Extracted records »

►

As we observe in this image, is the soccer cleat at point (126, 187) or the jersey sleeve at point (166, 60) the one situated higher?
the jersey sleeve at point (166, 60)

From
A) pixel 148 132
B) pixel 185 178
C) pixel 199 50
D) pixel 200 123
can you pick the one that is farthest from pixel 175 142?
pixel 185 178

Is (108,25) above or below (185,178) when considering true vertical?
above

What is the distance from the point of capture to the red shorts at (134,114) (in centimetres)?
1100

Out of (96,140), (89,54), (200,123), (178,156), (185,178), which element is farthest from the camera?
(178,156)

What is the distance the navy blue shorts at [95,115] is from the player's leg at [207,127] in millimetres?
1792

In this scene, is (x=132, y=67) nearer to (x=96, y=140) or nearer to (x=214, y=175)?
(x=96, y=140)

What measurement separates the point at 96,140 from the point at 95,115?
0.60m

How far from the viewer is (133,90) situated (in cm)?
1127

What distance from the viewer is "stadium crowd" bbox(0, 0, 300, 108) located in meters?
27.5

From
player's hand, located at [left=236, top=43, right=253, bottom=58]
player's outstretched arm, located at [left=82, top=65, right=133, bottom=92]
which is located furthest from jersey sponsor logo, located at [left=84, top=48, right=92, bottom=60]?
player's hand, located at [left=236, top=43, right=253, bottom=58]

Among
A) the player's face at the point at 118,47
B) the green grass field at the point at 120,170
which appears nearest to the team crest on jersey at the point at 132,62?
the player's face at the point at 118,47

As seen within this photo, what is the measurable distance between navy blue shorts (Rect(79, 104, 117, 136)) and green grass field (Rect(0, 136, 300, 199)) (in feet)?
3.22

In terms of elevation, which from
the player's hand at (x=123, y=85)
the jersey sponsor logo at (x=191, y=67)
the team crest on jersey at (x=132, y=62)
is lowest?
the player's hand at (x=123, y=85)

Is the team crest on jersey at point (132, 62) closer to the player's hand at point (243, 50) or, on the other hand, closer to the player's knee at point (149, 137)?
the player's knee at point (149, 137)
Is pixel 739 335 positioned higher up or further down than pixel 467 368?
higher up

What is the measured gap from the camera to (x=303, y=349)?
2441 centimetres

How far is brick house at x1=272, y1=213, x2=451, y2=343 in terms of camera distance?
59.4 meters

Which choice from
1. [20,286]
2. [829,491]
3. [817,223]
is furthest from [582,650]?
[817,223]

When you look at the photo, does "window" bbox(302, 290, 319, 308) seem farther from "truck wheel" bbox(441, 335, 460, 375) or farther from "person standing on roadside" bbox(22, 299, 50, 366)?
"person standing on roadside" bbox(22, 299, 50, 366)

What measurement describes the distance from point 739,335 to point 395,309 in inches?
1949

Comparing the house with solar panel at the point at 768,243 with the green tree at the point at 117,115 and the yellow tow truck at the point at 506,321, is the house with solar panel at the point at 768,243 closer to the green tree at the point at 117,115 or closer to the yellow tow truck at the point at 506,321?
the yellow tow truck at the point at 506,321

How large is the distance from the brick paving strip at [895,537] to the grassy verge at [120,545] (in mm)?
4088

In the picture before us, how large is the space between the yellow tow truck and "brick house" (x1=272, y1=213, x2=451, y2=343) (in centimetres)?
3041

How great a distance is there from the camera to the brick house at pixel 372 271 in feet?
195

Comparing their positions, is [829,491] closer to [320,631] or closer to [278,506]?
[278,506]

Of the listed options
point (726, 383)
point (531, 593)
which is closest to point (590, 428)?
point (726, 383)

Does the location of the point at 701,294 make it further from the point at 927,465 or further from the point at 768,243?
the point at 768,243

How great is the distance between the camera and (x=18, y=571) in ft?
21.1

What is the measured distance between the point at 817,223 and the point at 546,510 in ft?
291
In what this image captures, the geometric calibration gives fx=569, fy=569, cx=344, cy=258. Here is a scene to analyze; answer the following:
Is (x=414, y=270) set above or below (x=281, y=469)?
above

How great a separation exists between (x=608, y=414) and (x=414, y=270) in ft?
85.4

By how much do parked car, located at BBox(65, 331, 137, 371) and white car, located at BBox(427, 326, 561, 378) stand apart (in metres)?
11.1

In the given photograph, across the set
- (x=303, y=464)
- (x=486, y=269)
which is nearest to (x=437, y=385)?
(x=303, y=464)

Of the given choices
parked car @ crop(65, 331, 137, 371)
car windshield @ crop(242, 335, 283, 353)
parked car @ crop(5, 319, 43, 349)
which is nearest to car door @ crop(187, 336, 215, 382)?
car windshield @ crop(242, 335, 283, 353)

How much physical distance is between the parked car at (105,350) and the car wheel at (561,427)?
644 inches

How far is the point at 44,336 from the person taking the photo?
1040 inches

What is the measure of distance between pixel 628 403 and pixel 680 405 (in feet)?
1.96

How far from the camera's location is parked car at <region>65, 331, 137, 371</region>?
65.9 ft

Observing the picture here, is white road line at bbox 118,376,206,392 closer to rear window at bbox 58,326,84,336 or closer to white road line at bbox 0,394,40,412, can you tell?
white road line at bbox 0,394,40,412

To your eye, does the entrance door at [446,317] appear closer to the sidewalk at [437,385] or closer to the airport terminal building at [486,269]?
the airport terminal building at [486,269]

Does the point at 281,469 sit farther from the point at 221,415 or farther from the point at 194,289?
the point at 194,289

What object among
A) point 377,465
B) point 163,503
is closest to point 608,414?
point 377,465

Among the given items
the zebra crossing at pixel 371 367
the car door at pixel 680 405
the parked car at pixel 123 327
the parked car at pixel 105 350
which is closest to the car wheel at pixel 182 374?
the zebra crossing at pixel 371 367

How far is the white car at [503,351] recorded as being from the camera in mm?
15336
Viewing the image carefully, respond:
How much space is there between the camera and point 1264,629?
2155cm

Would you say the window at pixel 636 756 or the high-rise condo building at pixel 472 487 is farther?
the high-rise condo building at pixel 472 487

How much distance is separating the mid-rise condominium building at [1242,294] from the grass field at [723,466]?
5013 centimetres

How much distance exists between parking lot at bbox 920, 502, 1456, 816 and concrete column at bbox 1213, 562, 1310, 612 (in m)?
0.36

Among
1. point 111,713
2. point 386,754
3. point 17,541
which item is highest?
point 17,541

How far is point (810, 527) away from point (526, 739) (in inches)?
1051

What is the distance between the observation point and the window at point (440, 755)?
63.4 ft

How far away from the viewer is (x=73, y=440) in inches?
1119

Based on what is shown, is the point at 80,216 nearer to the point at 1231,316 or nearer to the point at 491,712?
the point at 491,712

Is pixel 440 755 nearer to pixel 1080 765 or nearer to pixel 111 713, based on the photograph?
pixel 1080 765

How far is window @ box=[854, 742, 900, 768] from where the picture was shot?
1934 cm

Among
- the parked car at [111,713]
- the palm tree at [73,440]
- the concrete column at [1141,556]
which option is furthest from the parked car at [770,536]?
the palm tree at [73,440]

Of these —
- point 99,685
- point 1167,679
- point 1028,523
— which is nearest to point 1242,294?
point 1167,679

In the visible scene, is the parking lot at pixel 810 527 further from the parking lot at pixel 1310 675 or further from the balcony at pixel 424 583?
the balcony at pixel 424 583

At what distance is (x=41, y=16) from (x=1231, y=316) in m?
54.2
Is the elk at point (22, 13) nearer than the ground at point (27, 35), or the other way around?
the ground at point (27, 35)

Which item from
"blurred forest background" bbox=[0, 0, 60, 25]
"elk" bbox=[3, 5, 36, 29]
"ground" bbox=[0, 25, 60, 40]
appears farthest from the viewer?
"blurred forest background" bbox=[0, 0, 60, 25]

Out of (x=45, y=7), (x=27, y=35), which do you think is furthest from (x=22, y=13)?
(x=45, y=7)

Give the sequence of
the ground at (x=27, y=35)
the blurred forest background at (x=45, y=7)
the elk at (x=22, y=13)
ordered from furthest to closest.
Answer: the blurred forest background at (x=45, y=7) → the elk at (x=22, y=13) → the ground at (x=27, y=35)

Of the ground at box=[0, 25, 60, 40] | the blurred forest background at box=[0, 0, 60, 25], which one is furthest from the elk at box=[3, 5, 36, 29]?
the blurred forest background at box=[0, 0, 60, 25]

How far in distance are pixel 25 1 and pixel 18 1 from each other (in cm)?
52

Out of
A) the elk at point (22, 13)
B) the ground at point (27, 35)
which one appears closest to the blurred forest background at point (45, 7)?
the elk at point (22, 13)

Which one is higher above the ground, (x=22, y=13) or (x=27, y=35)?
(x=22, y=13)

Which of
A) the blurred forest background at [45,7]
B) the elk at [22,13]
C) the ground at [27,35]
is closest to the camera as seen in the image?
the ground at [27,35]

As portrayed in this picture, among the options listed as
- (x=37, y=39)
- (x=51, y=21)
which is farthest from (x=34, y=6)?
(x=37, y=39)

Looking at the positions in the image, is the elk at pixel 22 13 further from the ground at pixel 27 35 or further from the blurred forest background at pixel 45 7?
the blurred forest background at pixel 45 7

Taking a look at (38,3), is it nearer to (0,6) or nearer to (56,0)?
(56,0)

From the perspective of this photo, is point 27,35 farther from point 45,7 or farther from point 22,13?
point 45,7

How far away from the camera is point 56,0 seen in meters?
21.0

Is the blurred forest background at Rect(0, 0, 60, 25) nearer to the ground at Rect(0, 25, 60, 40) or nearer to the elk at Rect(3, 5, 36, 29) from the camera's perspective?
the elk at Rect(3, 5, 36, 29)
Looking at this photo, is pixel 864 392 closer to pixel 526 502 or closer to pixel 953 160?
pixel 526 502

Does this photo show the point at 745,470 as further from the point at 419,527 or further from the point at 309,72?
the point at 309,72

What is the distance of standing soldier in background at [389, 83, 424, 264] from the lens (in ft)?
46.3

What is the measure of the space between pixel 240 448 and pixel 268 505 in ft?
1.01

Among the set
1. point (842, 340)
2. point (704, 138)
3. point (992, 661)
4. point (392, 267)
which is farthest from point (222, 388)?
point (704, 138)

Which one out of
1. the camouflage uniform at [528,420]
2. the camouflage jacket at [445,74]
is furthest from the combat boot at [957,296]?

◄

TASK REQUIREMENTS »
Reproduce the lines word for word, starting at the one holding "Looking at this" and ending at the final line of the material above.

COMPLETED TASK »
Looking at this photo, is pixel 864 392 closer to pixel 526 502 or closer to pixel 953 160?
pixel 526 502

Does this photo show the point at 745,470 as further from the point at 419,527 or further from the point at 309,72?
the point at 309,72

What is the distance of standing soldier in background at [389, 83, 424, 264] from the lens (in ft)?
46.3

What is the measure of the space between pixel 240 448 and pixel 268 505 in ft?
1.01

Among the set
1. point (842, 340)
2. point (704, 138)
3. point (992, 661)
4. point (392, 267)
which is farthest from point (222, 388)?
point (704, 138)

Which one out of
1. the camouflage uniform at [528,420]
2. the camouflage jacket at [445,74]
is furthest from the combat boot at [957,296]?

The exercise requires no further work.